Description of the task:
Once the line holding "Pepe Jeans - SLAB" appears, repeat it and each line after it to the end of the data, exactly and with nothing else; pictures stay out.

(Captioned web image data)
* * * * * * * * *

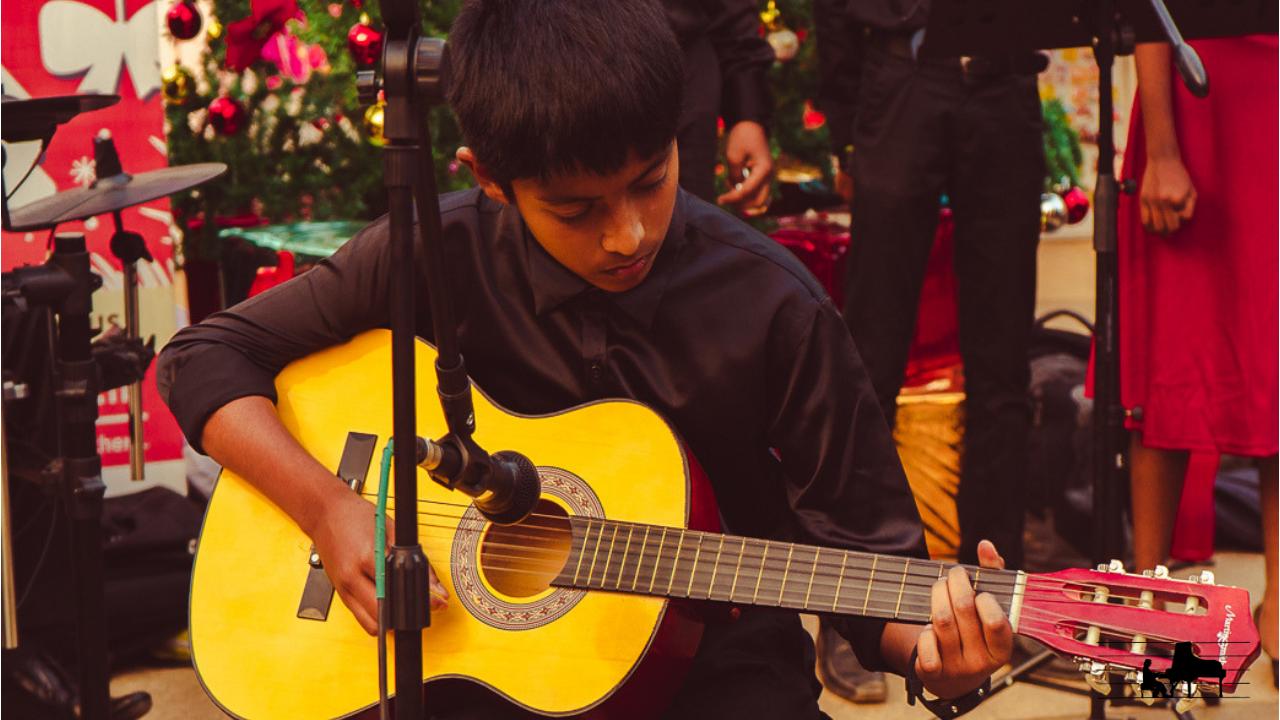 Joshua presents 'Jingle bells' in fi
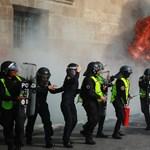 Tömegverekedés és gyújtogatás lett a mexikóvárosi nőnapi felvonulás vége
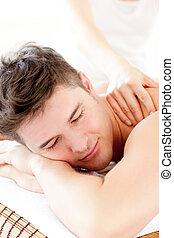 homem jovem, atraente, massagem, desfrutando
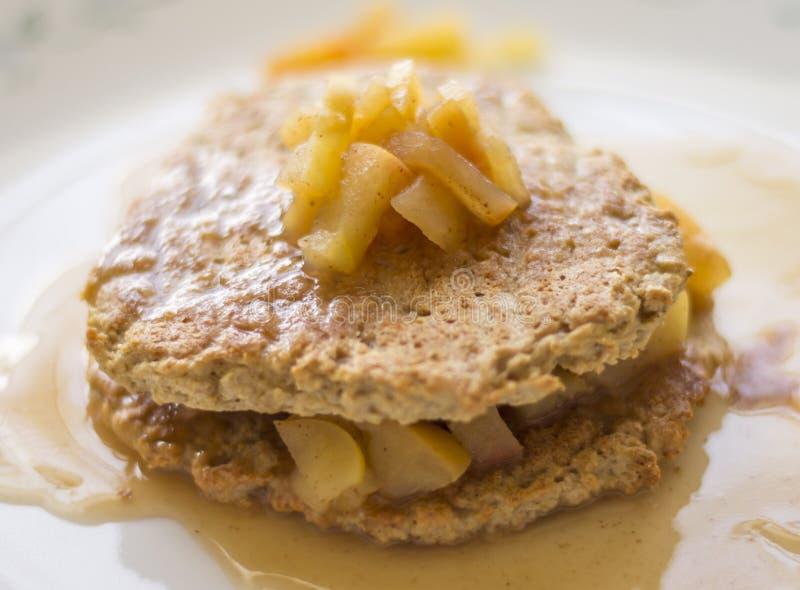 Due di recente pancake al forno della farina d'avena con la mela fotografie stock libere da diritti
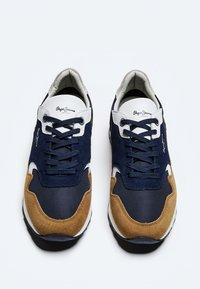 Pepe Jeans - SLAB SUMMER - Sneakers - cognac - 1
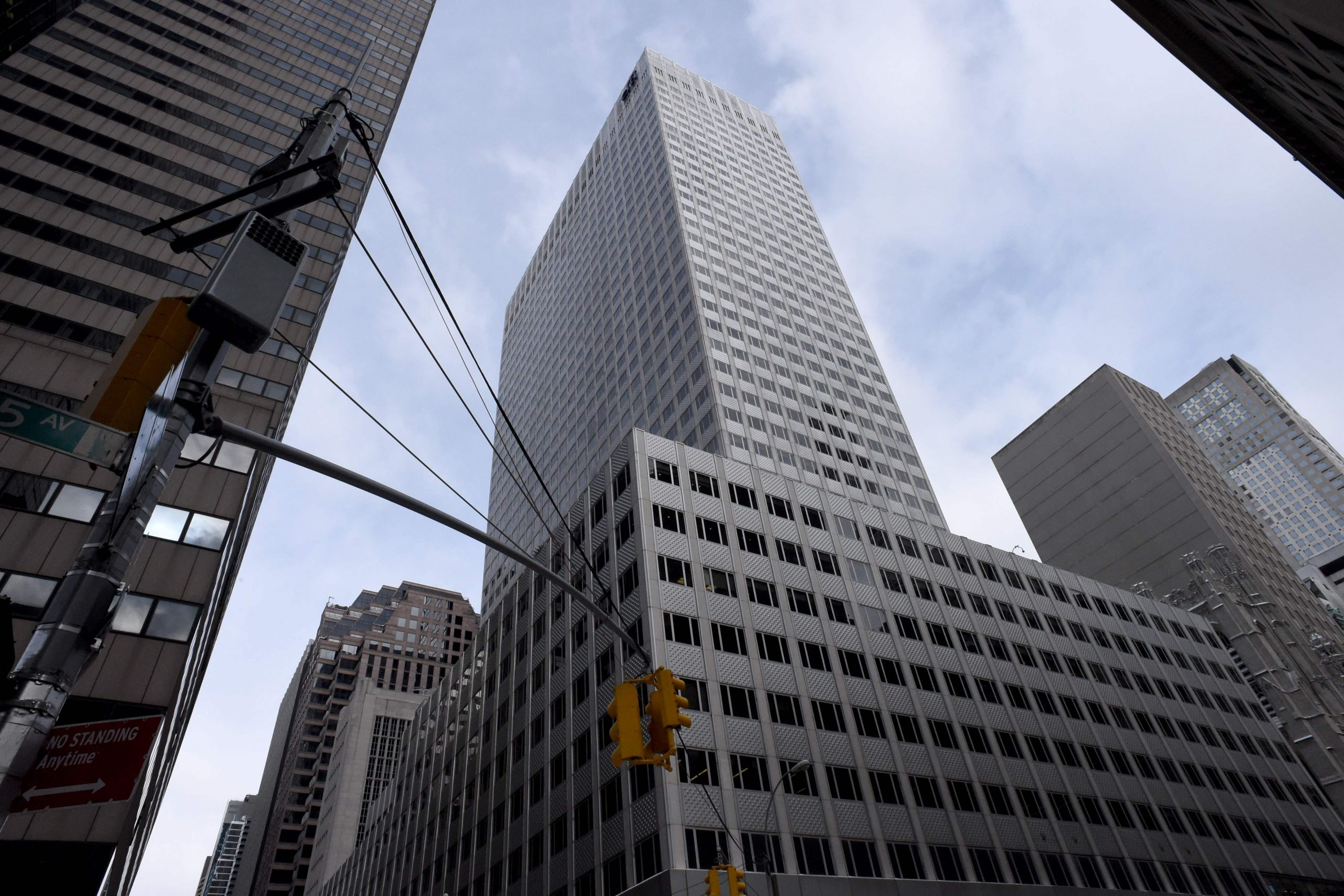 The Kushner Companies' deal with Anbang Insurance Group for the 41-story tower at 666 Fifth Avenue is worth $4 billion, which real estate experts say is unusually favorable toward the Kushners.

* * * * * * * * *

Written response:
 Pepe Jeans - SLAB SUMMER - Sneakers - cognac - 1
 The Kushner Companies' deal with Anbang Insurance Group for the 41-story tower at 666 Fifth Avenue is worth $4 billion, which real estate experts say is unusually favorable toward the Kushners.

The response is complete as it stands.